Out of the data below, copy every line with the string "States".

═══ STUDY MATERIAL

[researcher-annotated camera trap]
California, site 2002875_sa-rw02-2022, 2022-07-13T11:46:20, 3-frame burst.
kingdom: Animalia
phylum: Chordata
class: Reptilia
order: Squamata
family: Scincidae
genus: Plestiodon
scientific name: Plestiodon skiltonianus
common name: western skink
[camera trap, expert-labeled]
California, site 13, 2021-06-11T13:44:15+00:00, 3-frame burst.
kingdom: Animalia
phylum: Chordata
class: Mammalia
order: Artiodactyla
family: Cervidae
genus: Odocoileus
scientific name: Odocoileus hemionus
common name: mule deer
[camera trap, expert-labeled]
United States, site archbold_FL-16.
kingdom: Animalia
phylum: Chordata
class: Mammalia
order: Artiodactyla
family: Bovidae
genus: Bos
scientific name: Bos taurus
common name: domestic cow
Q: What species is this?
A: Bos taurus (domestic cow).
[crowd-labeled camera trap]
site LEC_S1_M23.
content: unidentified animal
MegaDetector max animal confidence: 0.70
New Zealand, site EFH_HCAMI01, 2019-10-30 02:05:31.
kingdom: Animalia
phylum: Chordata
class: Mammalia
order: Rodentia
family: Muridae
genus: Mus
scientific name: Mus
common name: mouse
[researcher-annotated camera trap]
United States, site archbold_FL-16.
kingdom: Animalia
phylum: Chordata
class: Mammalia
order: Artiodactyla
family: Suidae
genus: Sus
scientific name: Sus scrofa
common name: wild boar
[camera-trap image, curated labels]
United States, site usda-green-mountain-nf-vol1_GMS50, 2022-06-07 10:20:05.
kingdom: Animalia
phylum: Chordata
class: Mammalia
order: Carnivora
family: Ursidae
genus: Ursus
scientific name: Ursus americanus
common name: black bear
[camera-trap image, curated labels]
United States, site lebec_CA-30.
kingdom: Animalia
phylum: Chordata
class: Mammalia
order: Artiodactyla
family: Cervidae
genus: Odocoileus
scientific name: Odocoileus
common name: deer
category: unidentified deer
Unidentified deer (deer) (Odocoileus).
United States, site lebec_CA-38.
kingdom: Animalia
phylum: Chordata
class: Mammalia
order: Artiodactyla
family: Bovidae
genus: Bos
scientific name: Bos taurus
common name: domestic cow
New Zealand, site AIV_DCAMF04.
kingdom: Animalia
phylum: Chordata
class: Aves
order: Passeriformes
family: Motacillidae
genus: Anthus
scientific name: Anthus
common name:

══════

**EXERCISE RESPONSE:**
United States, site archbold_FL-16.
United States, site archbold_FL-16.
United States, site usda-green-mountain-nf-vol1_GMS50, 2022-06-07 10:20:05.
United States, site lebec_CA-30.
United States, site lebec_CA-38.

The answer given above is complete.